§ Excerpt
——————————
Part of a recent crop of cinéma-vérité style horror films that includes CLOVERFIELD (2008) and George A. Romero’s DIARY OF THE DEAD (2007), Jaume Balagueró and Paco Plaza’s [REC] (2007) arguably tops them all. While Balaguero’s previous films, like LOS SIN NOMBRE (1999) and DARKNESS (2002) offered a more quiet, slow-burning form of horror, [REC} grooves along like a fine-tuned scare machine, never slowing down but, in fact, building up to one of the most chilling climaxes I’ve seen in quite a while.
The host of a late-night television program, Angela, along with her cameraman, follow a fire crew to what should have amounted to a routine stop at an apartment building. Instead, they find that the occupants of the building have fallen victim to a virus of some sort—one that turns them into zombies. Paranoia sets in as the TV crew, the firemen, and apartment dwellers find that the government has sealed off the area, forcing them to deal with the emergency themselves as the infection spreads.
——————————
§ Tasks
1. Replace "firemen" with "firefighters" in the review, and write out the passage that begins at the words "The host of" and stops after "the infection spreads.".
2. State whether each statement agrees with the review, giving yes or no and quoting the deciding words: (a) [REC] was released in 2007; (b) Angela hosts a morning television program; (c) the government helps the people in the building handle the emergency.
Rely on the review alone.

Saved entries:
——————————
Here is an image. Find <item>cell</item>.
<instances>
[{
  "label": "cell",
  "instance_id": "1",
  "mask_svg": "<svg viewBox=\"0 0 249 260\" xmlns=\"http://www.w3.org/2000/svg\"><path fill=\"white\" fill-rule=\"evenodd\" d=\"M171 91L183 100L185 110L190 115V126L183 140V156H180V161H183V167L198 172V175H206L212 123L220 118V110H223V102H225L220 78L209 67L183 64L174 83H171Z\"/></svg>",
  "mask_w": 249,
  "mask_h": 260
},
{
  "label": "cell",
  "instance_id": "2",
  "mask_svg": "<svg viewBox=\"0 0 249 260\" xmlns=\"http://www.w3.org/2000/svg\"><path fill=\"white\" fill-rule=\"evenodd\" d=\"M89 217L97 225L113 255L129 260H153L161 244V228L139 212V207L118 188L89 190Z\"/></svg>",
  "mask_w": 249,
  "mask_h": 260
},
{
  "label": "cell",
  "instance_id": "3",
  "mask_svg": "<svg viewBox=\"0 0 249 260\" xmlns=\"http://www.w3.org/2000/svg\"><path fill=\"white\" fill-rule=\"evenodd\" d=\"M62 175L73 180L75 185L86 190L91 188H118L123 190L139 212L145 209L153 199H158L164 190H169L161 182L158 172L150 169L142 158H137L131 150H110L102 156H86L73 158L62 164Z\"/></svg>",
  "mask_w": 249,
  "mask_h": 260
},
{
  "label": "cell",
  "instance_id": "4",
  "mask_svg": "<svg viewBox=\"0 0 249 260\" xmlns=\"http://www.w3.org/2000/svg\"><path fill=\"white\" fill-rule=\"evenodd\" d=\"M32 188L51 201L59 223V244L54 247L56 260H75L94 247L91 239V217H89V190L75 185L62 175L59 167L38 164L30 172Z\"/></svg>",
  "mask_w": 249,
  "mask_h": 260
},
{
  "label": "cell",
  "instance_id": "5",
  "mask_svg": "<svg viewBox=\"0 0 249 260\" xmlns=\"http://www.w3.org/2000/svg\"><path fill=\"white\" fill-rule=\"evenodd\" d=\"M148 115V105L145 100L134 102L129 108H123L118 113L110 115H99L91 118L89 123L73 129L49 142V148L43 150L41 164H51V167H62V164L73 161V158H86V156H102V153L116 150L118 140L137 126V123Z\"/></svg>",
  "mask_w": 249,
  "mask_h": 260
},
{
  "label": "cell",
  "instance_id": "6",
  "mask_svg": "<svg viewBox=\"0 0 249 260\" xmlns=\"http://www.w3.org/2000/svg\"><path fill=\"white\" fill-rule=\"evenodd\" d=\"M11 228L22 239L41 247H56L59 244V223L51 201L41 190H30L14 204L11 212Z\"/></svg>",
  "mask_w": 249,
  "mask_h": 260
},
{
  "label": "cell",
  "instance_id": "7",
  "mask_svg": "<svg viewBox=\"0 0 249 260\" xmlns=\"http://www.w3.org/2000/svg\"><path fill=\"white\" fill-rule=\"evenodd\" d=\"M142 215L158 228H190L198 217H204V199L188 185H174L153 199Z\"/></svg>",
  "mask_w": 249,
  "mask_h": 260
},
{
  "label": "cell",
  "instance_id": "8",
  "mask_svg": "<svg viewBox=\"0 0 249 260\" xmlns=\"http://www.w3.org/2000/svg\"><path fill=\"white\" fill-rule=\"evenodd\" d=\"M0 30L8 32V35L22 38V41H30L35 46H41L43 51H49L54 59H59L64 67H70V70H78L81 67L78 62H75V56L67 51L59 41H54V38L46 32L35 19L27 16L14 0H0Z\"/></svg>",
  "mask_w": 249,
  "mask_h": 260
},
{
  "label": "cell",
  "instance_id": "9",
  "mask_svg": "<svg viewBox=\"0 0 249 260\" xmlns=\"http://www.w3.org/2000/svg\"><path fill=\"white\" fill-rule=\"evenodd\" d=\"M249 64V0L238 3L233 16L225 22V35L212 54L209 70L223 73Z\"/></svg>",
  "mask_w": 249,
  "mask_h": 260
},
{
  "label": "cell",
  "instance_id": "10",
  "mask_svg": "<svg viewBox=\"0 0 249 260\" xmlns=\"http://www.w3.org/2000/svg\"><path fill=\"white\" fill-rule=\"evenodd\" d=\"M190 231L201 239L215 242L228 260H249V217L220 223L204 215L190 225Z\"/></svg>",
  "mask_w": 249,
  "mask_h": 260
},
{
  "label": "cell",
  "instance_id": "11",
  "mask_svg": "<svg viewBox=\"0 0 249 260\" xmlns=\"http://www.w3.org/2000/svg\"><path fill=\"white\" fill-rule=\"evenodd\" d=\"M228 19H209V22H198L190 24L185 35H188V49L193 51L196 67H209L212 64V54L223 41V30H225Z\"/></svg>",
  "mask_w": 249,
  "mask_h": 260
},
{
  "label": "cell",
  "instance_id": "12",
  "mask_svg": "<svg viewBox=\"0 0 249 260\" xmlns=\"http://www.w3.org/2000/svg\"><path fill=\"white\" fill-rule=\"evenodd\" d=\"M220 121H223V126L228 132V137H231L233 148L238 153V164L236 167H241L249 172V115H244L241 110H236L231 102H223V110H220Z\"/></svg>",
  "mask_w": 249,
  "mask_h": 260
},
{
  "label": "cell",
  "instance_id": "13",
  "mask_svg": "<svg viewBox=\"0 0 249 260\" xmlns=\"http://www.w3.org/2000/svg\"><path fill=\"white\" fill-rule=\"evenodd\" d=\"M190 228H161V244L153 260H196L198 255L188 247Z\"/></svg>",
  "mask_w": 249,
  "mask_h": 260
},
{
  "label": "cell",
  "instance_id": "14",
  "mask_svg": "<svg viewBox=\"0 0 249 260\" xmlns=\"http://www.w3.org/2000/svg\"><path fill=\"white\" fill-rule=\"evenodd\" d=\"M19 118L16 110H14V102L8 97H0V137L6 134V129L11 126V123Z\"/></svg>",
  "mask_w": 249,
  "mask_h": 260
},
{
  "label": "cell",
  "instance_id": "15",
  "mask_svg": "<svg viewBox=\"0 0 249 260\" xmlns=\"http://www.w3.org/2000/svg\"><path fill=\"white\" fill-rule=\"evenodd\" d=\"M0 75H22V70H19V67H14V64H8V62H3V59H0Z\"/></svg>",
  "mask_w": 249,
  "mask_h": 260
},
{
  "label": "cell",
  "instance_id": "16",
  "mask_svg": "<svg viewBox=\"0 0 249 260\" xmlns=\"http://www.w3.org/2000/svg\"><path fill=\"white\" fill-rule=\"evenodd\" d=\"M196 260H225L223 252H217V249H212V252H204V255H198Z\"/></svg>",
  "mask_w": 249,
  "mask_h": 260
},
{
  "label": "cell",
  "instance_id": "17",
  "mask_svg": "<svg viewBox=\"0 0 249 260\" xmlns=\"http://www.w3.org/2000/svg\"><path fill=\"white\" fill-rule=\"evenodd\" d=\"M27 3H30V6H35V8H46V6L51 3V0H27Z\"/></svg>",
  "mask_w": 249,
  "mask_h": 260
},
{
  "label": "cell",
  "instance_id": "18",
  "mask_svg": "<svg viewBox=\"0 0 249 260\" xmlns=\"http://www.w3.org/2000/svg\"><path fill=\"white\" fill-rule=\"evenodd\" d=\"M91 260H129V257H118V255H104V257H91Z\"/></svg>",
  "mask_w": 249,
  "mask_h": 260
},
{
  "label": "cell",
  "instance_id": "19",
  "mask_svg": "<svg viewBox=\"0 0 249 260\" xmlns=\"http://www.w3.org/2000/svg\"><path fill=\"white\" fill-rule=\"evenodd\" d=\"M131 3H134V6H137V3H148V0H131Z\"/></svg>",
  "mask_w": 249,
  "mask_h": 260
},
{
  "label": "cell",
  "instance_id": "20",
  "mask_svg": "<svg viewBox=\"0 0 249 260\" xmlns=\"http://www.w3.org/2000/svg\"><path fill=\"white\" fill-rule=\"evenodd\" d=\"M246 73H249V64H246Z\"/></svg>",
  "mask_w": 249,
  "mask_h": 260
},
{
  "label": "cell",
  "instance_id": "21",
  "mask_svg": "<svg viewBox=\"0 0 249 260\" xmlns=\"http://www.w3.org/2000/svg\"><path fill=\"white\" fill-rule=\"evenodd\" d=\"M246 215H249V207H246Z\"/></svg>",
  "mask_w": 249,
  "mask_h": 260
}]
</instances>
——————————
§ Expected results
1.
The host of a late-night television program, Angela, along with her cameraman, follow a fire crew to what should have amounted to a routine stop at an apartment building. Instead, they find that the occupants of the building have fallen victim to a virus of some sort—one that turns them into zombies. Paranoia sets in as the TV crew, the firefighters, and apartment dwellers find that the government has sealed off the area, forcing them to deal with the emergency themselves as the infection spreads.

2.
(a) Yes: "Jaume Balagueró and Paco Plaza’s [REC] (2007)".
(b) No: "The host of a late-night television program, Angela".
(c) No: "the government has sealed off the area, forcing them to deal with the emergency themselves".